EXCERTO SELECIONADO:
================
Alertas para uma Europa em Crise
As análises de Mario Draghi, no relatório de 2024 sobre o futuro da competitividade europeia e no recente artigo no Financial Times, assim como os discursos de JD Vance, em Munique, e de Meloni, em Washington, apontam, em diferentes dimensões, para desafios estruturais que a UE enfrenta.
Em 2024, Draghi apontou fatores negativos que travam a economia europeia, como o crescimento lento e a perda de competitividade, a excessiva burocracia e a falta de incentivos à inovação em comparação com empresas americanas e chinesas. Sinalizou a fragmentação do mercado europeu como um aspeto que dificulta a expansão de empresas inovadoras, e o baixo investimento em tecnologia e inovação, incluindo inteligência artificial, semicondutores e biotecnologia. Outro problema crítico referido foi a dependência excessiva de fornecedores externos para matérias primas, alertando também para os custos elevados da transição energética europeia, defendendo um modelo mais equilibrado que combine energias renováveis com nuclear e hidrogénio. Como soluções, propôs mecanismos para reduzir barreiras regulatórias, fortalecer cadeias de abastecimento próprias e incentivar investimentos estratégicos.
================
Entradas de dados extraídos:
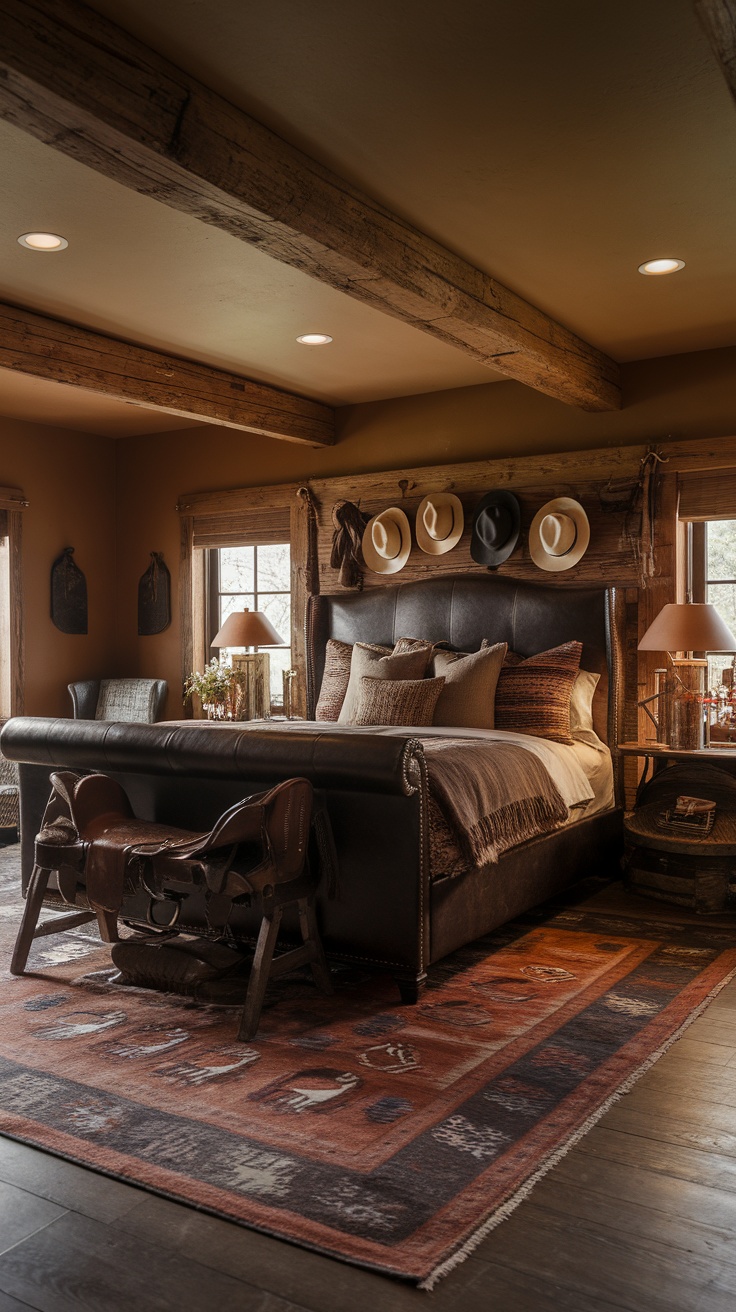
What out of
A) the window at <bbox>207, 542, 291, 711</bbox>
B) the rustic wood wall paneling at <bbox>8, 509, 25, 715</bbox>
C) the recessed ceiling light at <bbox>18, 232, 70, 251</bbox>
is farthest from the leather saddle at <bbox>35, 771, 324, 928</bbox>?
the rustic wood wall paneling at <bbox>8, 509, 25, 715</bbox>

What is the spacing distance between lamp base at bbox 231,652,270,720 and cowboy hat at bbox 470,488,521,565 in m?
1.49

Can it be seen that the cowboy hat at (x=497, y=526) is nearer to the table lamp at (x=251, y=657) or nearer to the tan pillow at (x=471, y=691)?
the tan pillow at (x=471, y=691)

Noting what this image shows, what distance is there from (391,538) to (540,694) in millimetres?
1561

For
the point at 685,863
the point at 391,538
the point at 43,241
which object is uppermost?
the point at 43,241

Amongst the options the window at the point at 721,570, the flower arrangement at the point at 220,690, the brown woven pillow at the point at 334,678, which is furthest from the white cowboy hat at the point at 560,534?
the flower arrangement at the point at 220,690

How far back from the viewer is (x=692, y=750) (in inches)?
185

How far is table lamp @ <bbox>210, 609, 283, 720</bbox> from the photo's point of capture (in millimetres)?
6039

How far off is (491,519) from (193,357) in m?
1.78

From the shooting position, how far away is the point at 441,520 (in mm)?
5766

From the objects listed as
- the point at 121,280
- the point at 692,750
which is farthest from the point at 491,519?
the point at 121,280

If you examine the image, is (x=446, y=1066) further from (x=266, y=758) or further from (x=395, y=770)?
(x=266, y=758)

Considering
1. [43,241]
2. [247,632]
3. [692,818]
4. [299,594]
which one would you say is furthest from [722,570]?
[43,241]

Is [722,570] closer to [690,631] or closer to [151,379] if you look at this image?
[690,631]

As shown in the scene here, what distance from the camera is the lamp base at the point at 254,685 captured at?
6.15m
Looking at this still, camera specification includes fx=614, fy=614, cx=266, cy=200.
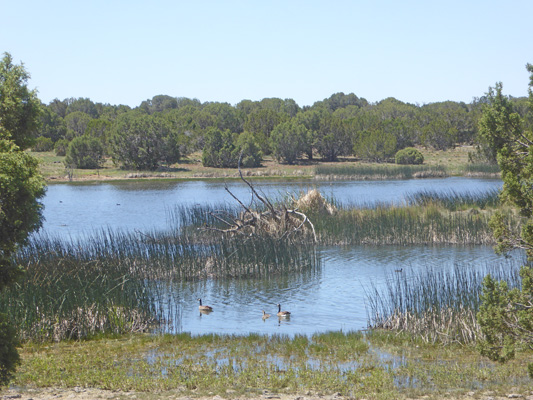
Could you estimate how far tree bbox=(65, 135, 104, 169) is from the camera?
7506 cm

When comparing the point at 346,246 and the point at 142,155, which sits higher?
the point at 142,155

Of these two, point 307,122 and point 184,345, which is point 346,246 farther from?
point 307,122

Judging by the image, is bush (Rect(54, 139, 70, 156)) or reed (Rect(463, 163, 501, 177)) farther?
bush (Rect(54, 139, 70, 156))

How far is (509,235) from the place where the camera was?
8852mm

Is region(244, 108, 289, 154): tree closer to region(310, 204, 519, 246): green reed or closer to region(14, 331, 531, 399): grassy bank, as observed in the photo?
region(310, 204, 519, 246): green reed

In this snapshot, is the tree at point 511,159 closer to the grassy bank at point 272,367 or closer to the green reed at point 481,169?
the grassy bank at point 272,367

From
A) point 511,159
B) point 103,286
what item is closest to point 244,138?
point 103,286

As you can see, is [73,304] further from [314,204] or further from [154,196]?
[154,196]

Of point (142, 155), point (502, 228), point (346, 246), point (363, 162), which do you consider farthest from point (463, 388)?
point (363, 162)

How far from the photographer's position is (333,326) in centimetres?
1442

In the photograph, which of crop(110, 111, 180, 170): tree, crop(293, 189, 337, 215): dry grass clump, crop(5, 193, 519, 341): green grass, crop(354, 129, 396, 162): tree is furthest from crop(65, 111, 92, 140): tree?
crop(293, 189, 337, 215): dry grass clump

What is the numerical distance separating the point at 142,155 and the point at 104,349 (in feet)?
218

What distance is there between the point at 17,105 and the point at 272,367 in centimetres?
944

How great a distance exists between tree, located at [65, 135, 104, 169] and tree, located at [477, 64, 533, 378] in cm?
7026
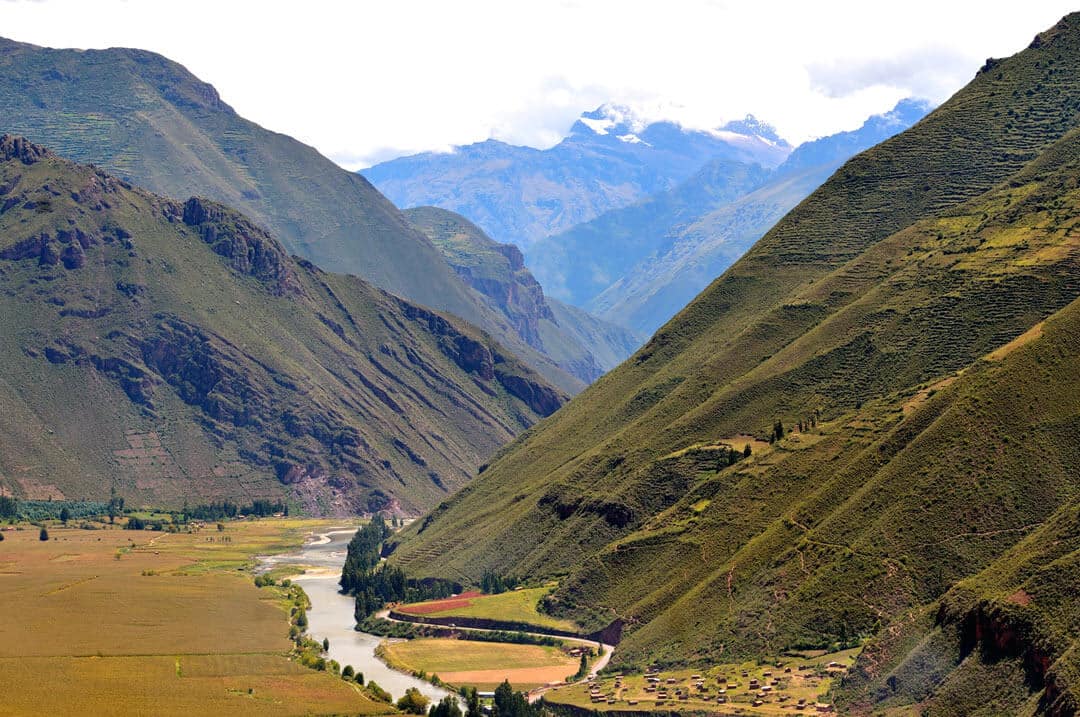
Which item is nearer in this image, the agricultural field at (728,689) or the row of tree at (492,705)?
the agricultural field at (728,689)

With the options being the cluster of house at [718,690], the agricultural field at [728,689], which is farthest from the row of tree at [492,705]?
the cluster of house at [718,690]

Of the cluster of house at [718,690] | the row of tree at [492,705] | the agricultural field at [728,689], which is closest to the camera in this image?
the agricultural field at [728,689]

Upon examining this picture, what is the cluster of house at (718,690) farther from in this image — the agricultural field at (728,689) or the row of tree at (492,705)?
the row of tree at (492,705)

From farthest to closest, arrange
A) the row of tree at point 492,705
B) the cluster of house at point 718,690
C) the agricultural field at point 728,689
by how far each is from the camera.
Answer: the row of tree at point 492,705, the cluster of house at point 718,690, the agricultural field at point 728,689

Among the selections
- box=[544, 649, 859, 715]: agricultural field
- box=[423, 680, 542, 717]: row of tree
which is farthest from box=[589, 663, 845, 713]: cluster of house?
box=[423, 680, 542, 717]: row of tree

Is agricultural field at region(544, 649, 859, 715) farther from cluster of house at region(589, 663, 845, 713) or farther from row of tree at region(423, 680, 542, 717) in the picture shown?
row of tree at region(423, 680, 542, 717)

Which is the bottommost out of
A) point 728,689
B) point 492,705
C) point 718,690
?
point 492,705

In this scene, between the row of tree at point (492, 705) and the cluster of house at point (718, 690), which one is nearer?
the cluster of house at point (718, 690)

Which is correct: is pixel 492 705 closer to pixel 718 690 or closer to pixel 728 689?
pixel 718 690

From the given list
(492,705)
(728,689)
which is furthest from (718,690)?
(492,705)

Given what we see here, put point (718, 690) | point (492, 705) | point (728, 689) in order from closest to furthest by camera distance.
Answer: point (728, 689), point (718, 690), point (492, 705)
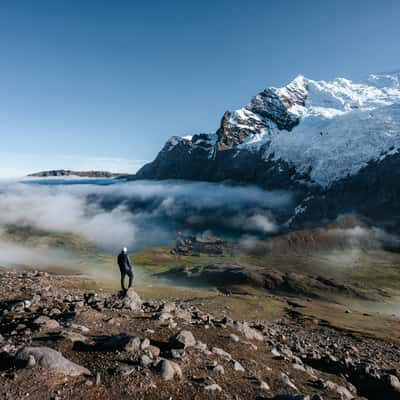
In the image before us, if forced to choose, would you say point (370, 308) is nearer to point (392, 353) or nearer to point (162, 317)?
point (392, 353)

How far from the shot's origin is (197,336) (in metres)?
24.0

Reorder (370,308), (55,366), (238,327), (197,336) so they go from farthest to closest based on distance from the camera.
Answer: (370,308) < (238,327) < (197,336) < (55,366)

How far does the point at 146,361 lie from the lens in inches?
664

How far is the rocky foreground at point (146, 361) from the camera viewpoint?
15.0 meters

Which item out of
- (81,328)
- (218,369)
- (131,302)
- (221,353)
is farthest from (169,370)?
(131,302)

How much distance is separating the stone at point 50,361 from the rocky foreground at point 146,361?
0.04 metres

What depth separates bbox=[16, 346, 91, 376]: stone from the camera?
15.3 metres

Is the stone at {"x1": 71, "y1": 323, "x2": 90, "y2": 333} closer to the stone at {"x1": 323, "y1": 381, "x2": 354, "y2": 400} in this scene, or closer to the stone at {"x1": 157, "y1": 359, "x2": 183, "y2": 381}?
the stone at {"x1": 157, "y1": 359, "x2": 183, "y2": 381}

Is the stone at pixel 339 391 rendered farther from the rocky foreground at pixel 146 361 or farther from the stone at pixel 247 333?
the stone at pixel 247 333

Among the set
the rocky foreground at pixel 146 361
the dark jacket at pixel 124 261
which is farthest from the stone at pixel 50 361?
the dark jacket at pixel 124 261

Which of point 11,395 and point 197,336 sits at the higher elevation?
point 11,395

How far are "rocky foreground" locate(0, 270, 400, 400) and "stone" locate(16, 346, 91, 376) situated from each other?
0.04 meters

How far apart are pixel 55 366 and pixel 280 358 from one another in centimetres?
1436

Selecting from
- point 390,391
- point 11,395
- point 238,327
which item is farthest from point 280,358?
point 11,395
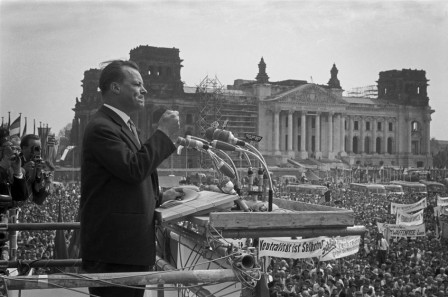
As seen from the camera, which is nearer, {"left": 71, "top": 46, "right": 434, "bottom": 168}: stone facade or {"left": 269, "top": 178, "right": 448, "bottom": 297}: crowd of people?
{"left": 269, "top": 178, "right": 448, "bottom": 297}: crowd of people

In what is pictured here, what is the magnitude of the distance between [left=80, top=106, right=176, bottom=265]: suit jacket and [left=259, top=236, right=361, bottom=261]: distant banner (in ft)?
24.4

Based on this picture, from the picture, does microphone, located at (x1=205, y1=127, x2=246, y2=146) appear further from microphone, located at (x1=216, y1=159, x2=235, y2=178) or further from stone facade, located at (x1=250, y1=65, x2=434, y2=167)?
stone facade, located at (x1=250, y1=65, x2=434, y2=167)

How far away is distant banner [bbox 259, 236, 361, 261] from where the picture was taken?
10.7 m

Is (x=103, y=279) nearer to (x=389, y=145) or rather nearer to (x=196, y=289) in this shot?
(x=196, y=289)

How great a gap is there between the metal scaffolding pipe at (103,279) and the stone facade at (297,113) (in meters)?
53.3

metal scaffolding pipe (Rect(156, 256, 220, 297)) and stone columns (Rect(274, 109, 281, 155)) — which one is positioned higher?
stone columns (Rect(274, 109, 281, 155))

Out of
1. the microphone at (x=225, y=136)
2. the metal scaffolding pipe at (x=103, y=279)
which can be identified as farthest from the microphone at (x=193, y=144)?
the metal scaffolding pipe at (x=103, y=279)

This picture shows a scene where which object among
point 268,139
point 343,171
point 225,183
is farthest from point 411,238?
point 268,139

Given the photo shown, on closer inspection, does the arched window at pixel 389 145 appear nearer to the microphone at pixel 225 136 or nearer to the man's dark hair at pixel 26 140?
the man's dark hair at pixel 26 140

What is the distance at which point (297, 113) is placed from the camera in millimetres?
78375

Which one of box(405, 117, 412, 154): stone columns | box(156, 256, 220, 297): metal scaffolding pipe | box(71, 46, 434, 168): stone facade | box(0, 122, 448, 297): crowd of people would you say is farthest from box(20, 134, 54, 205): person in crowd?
box(405, 117, 412, 154): stone columns

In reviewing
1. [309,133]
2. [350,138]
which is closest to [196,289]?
[309,133]

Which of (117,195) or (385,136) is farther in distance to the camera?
(385,136)

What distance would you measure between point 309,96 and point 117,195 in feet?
252
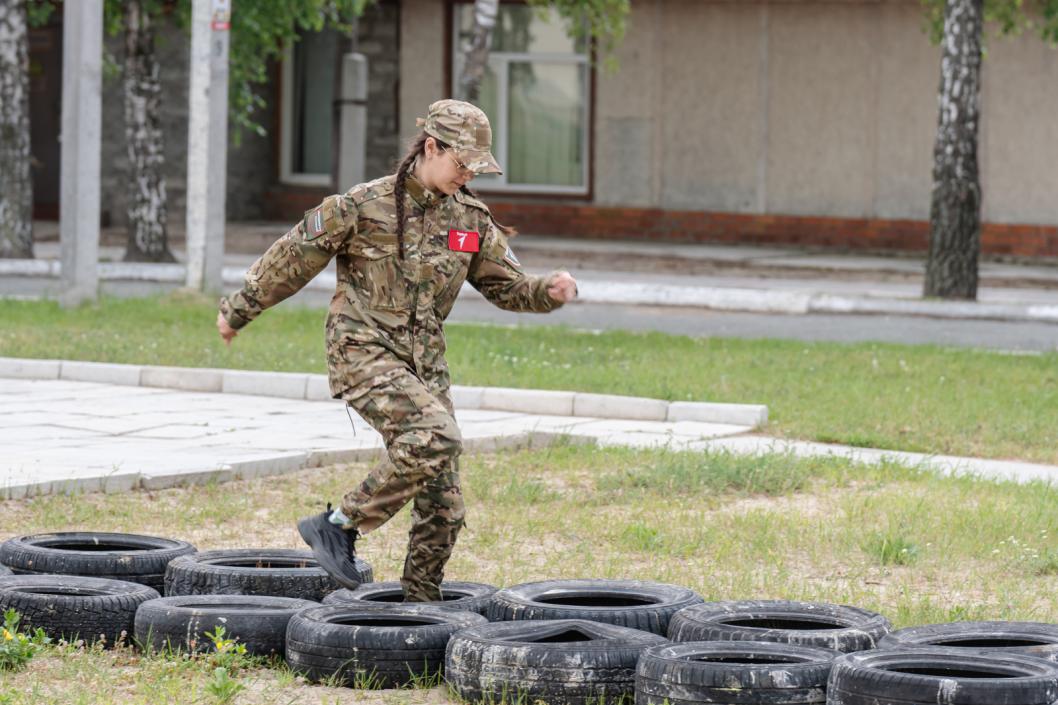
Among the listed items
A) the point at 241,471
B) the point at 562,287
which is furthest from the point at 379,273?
the point at 241,471

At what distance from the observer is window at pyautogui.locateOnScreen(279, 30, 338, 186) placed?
29.7m

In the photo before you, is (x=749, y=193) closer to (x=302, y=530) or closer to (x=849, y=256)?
(x=849, y=256)

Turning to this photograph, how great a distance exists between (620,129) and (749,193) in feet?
7.18

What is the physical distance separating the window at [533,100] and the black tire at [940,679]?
2308 centimetres

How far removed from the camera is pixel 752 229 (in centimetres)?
2683

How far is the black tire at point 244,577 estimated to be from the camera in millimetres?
6426

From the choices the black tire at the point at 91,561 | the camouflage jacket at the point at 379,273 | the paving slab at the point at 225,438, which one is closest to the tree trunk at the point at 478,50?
the paving slab at the point at 225,438

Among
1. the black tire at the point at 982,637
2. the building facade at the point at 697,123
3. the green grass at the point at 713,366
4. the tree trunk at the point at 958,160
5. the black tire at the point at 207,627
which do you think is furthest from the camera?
the building facade at the point at 697,123

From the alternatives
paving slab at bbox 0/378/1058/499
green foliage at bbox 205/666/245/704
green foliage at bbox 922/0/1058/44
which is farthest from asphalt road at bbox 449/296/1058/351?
green foliage at bbox 205/666/245/704

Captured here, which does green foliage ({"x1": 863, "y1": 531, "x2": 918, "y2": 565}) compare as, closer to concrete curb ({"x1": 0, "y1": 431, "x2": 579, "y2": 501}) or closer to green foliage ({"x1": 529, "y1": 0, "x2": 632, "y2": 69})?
concrete curb ({"x1": 0, "y1": 431, "x2": 579, "y2": 501})

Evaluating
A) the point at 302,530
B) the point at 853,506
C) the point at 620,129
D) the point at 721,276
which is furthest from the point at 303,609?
the point at 620,129

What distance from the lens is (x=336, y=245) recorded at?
613 centimetres

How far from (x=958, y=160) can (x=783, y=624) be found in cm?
1323

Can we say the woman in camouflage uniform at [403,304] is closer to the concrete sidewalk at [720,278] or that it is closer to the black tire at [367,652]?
the black tire at [367,652]
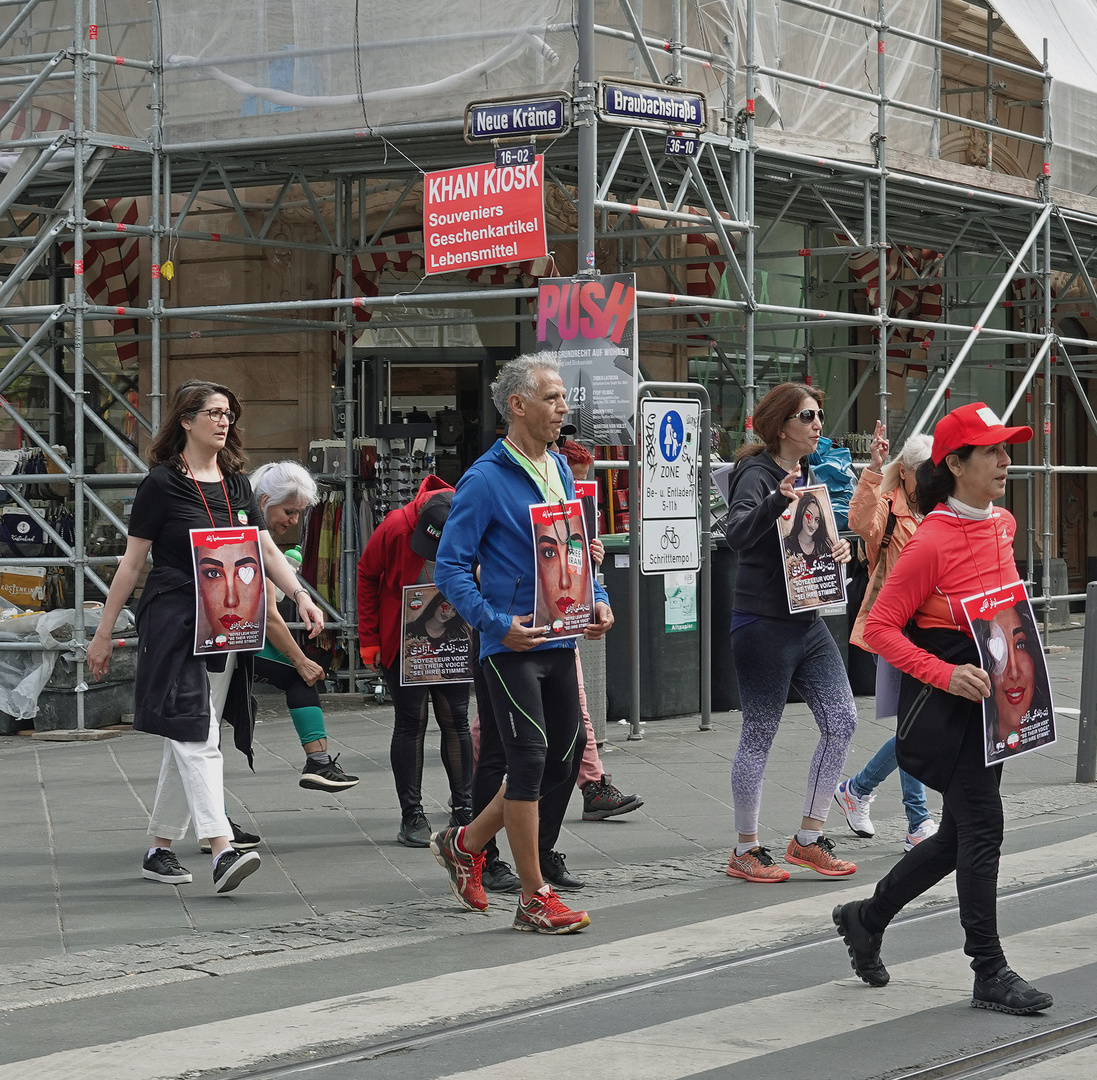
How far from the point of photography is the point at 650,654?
11.3m

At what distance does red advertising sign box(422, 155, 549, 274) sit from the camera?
394 inches

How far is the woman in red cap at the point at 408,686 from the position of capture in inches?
293

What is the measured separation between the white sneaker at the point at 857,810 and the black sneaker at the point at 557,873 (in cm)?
159

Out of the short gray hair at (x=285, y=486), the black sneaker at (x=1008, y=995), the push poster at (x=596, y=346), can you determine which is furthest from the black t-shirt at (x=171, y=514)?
the push poster at (x=596, y=346)

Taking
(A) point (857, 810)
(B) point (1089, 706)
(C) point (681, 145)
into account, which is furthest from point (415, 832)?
(C) point (681, 145)

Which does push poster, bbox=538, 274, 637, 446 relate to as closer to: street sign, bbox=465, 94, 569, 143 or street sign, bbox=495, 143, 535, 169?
street sign, bbox=495, 143, 535, 169

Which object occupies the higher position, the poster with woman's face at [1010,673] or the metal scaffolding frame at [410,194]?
the metal scaffolding frame at [410,194]

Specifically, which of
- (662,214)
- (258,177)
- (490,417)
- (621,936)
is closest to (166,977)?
(621,936)

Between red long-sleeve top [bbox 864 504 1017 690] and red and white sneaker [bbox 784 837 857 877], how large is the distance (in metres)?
2.06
================
O QUE FAZER:
Com base no excerto sobre os alertas para uma Europa em crise, responda:
(a) De que ano é o relatório de Mario Draghi sobre o futuro da competitividade europeia?
(b) Em que cidade discursou JD Vance?
(c) Com que duas fontes de energia o modelo defendido por Draghi combina as energias renováveis?
Estes dados provêm de outra fonte.

RESULTADO DO EXERCÍCIO:
(a) 2024.
(b) Munique.
(c) Nuclear e hidrogénio.